__Source passage__
+-------+

Down South Down South

Monday, June 25, was brutally hot and humid.

Not the best day for going afield, but that was the plan. Ten women and I set out beneath a searing sun to explore western South Carolina. All would go well except for one little thing.

The Chicks That Click are serious about photography. Not long after I presented the stories and images in South Carolina Country Roads, Carol Grady asked me to lead the group on an expedition.

We convened at the Park and Ride at Exit 5 off I-20. Cherrie arrived driving a black Ford Transit van, and we loaded our gear and piled in. Down Highway 25 we went.

Our first stop? The Edge-field Square. The women fanned out photographing buildings, especially the side-by-side Carolina Moon Distillery and Edgefield Baptist Association. They turned their cameras on Strom Thurmond’s statue, the Courthouse, and Confederate monuments as well.

As we departed Edgefield proper we stopped at a kiln near the intersection of Highways 430 and 25. The Dr. Arthur and Esther Goldberg Groundhog Kiln, built in 2011, carries on the local pottery tradition.

We headed down Highway 25 anew and Pam Cook told us we had just passed the old Chain Gang Camp.

We turned around, parked, and checked it out. We waded through Queen Anne’s lace and knee-high grass to photograph the main building, built in the 1930s with granite commandeered from the old Edgefield jail.

An old butcher knife lay in a window crisscrossed with rust-speckled bars. An austere metal cot in a room with cracked green plaster must have accommodated some exhausted souls. As for the building itself, its step-like facade dredged up some way station in The Good, The Bad, and The Ugly.

Next stop: Price’s Grist Mill. Chicks set about photographing the power shaft that transferred falling water’s energy from the Stevens Creek millrace. Several chicks photographed a table made from an old millstone and an old tractor shrouded in vines.

As we made ready to leave, a lawman pulled in. After some friendly talk, we headed into McCormick for lunch at Michelle’s. Upon leaving we spotted the friendly lawman again, and I told him were heading to Badwell Cemetery if he wanted to join us. He laughed but declined.

Badwell Cemetery is beautiful; the French Huguenot Petigru/Pettigrew family rests here. Old stones and graves prove photogenic; the chicks clicked. Later we went into Mt. Carmel, what seems a ghost town. One sight captured a lot of clicks: a hymn board hanging from a collapsing church’s wall.

On our way back, we visited the French Huguenot Memorial, Strom Thurmond’s grave, and made a daring but uneventful drive through Murphy Village.

I tip my hat to Cherrie Alexander, Holly Bartley, Pamela Cook, Nancy Bufford Daigrepont, Vickie Delrie, Carol Ratliff Elliott, Billie Ellis, Carol Grady, Judy Herron Holmes, and Diana Rees. These intrepid women are adventurers.

They photographed people, places, and things. They survived the heat and never once complained. But what about that little problem we had? Well, among the things we encountered were chiggers.

Chiggers work in secrecy and it wasn’t until a day or so later that problems surfaced. I believe we picked them up in the high grasses of the old chain gang camp.

We came, we saw, we photographed. Said Chick Billie Ellis, “Wonderful time had by all. A little heat, and a lot of chiggers can’t stop the chicks. Count me in again.”

+-------+

__Information provided__
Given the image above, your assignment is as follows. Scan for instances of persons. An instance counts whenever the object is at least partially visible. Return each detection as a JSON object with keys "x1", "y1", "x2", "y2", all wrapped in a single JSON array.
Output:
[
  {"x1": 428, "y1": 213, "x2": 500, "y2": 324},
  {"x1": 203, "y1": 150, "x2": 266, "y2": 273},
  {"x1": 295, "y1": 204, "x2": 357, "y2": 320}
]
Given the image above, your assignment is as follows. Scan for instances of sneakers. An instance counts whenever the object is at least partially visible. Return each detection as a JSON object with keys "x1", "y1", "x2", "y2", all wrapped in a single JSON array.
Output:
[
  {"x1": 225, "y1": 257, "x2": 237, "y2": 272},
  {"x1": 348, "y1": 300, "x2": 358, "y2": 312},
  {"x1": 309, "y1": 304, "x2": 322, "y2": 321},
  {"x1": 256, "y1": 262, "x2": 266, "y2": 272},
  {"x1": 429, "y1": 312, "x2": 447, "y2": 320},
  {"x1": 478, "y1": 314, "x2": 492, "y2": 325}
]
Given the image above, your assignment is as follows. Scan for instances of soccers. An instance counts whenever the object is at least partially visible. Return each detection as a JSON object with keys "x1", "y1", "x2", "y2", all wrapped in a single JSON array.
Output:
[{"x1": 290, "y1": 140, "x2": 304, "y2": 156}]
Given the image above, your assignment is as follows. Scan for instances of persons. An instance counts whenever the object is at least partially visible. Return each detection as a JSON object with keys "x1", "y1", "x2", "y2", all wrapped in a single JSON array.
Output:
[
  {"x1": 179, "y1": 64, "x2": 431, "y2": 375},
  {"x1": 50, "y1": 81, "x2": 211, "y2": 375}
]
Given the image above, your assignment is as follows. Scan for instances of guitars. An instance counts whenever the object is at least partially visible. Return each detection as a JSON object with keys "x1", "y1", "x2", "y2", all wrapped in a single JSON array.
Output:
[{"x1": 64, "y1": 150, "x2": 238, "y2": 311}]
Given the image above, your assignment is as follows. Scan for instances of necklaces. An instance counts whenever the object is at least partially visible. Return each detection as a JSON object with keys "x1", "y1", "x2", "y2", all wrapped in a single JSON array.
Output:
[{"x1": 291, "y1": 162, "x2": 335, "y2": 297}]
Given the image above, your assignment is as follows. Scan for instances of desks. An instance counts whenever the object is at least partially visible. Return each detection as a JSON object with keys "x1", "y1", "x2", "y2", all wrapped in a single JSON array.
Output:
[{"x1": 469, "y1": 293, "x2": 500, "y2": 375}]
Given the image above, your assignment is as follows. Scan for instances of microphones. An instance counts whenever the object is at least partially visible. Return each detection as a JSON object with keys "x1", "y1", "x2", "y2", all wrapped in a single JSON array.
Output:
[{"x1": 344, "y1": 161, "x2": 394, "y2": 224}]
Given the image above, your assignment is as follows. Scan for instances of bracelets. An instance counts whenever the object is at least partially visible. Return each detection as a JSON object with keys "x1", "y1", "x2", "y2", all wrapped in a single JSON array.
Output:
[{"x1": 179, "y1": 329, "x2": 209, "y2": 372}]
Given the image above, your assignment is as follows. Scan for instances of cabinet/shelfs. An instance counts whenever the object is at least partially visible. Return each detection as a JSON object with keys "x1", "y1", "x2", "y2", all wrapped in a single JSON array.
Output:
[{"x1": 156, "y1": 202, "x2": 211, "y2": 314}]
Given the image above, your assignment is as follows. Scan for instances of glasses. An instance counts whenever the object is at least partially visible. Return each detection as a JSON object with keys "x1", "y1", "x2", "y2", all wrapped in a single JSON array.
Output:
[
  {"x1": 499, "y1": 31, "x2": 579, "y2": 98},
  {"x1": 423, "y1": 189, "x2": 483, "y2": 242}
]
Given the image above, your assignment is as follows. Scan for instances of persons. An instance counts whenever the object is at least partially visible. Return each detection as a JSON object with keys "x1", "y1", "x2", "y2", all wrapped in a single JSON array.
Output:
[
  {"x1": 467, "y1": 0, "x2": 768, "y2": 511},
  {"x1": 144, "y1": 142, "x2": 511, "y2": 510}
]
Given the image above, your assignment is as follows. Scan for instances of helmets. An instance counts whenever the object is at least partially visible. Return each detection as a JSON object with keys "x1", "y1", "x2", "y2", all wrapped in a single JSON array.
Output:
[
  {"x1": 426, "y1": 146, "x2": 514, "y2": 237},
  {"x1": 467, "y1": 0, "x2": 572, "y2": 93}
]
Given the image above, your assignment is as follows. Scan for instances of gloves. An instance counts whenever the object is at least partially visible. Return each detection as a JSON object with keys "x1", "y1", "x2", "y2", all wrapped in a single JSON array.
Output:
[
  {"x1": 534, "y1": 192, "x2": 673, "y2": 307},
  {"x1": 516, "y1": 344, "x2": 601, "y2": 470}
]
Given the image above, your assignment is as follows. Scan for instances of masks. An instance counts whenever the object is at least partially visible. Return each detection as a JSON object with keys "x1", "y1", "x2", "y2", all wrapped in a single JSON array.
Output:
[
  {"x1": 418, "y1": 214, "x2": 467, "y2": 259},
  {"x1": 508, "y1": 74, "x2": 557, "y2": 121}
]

+-------+

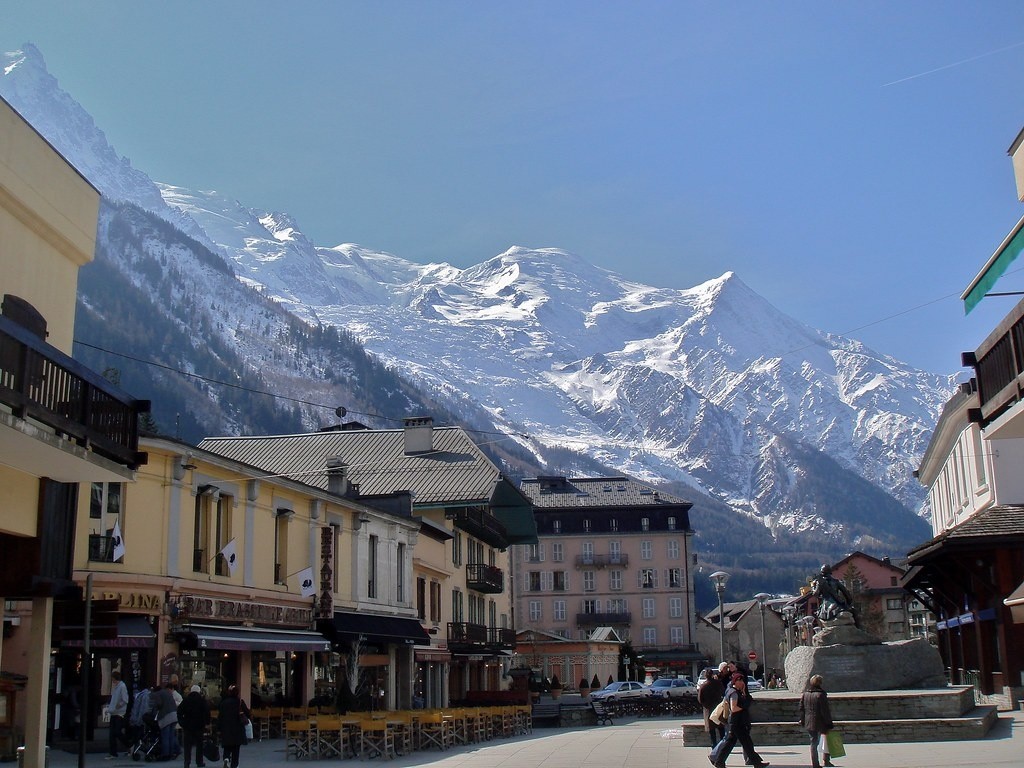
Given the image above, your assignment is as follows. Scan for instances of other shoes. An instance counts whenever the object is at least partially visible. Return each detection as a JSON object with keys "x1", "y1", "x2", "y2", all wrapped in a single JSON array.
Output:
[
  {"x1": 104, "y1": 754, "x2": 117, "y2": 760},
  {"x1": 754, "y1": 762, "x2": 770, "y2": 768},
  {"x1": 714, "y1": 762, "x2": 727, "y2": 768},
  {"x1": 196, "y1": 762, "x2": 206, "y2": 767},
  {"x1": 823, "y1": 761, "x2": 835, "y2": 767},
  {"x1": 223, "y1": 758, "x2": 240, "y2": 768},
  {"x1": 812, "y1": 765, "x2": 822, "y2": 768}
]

+-------+

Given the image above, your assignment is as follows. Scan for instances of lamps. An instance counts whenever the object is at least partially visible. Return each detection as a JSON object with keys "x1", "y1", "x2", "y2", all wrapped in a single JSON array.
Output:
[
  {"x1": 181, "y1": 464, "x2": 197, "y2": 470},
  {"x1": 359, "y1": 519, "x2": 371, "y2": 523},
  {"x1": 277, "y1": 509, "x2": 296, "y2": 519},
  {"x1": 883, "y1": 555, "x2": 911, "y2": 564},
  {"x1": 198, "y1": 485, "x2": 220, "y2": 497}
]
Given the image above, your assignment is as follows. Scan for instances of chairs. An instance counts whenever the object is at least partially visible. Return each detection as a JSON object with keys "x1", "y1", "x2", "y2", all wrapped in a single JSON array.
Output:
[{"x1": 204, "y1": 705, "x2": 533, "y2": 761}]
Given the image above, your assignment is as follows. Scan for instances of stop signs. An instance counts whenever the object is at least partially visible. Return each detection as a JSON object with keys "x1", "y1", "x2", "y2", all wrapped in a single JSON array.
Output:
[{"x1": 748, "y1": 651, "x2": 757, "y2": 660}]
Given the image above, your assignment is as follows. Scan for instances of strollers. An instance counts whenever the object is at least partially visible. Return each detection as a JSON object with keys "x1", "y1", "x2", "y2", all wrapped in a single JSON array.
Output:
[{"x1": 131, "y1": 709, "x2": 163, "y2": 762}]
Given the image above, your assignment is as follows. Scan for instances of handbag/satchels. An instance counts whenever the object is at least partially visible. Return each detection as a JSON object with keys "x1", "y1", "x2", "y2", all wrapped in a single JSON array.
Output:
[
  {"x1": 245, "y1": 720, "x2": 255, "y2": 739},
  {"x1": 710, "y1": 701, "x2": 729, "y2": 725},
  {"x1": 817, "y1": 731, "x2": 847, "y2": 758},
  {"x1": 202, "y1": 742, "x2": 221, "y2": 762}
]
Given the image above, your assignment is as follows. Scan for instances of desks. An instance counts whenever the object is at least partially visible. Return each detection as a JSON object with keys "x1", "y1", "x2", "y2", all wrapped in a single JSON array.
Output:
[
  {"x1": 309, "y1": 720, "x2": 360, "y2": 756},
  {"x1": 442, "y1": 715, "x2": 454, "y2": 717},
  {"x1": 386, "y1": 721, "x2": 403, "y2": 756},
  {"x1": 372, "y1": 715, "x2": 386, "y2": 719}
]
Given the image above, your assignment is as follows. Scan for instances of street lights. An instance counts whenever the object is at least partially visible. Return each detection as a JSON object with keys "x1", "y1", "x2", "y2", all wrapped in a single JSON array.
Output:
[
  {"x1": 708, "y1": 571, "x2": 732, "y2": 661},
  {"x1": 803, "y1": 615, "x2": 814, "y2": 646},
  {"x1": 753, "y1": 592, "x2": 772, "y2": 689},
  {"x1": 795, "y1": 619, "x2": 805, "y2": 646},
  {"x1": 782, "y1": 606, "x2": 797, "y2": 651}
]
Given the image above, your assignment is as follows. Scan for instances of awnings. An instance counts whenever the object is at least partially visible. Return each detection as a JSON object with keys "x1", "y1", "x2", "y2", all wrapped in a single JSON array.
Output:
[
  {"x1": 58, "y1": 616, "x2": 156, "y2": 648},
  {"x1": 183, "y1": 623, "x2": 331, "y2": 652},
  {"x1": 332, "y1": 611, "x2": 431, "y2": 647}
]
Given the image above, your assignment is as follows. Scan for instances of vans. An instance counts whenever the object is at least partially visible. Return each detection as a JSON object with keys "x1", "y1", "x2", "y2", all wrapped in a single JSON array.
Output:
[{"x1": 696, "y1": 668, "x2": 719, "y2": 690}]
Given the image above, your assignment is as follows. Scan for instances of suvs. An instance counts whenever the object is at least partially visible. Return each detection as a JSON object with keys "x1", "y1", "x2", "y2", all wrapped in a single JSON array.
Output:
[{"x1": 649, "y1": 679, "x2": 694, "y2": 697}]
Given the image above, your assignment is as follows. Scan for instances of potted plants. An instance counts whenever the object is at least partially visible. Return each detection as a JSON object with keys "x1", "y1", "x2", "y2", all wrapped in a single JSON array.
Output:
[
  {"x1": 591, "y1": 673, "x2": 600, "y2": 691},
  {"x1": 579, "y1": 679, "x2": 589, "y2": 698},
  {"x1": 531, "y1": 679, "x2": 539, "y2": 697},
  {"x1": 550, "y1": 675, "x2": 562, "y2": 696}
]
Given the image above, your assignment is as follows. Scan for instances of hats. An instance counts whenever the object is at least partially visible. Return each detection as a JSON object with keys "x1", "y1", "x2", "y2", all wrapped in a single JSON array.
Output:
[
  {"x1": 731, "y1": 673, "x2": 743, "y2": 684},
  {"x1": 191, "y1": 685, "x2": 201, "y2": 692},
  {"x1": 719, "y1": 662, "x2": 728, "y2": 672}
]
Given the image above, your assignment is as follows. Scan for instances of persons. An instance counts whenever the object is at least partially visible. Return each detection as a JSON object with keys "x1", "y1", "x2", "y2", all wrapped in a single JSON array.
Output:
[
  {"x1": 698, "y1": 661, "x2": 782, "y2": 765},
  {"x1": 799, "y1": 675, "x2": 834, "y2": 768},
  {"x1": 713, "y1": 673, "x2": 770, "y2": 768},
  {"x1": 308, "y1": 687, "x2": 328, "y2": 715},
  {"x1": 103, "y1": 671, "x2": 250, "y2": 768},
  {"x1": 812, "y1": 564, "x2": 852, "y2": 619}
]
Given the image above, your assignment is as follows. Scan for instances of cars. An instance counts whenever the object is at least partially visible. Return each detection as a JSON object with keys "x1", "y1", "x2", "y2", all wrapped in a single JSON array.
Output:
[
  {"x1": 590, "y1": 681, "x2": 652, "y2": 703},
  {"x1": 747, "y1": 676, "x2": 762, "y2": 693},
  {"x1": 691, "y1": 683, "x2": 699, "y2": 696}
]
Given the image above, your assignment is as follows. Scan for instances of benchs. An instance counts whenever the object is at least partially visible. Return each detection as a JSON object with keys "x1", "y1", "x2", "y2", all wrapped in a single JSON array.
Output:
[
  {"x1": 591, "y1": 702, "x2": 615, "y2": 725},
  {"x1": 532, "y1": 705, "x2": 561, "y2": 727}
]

+-------+

__Problems to solve__
- a) For each statement, say whether it agrees with the account of the South Carolina photography trip. Answer yes or no, and quote the words of the account that decide it.
(i) Cherrie drove a black Ford Transit van.
(ii) The Dr. Arthur and Esther Goldberg Groundhog Kiln was built in 2001.
(iii) The lawman accepted the invitation to go to Badwell Cemetery.
- b) Pull out every line of the entries that contains the string "cars". Case counts.
The entries have no connection to the text about the trip through western South Carolina.

__Replies__
- a)
(i) Yes: "Cherrie arrived driving a black Ford Transit van"
(ii) No: "built in 2011"
(iii) No: "He laughed but declined."

- b)
Given the image above, your assignment is as follows. Scan for instances of cars. An instance counts whenever the object is at least partially visible. Return each detection as a JSON object with keys "x1", "y1", "x2", "y2", all wrapped in a single JSON array.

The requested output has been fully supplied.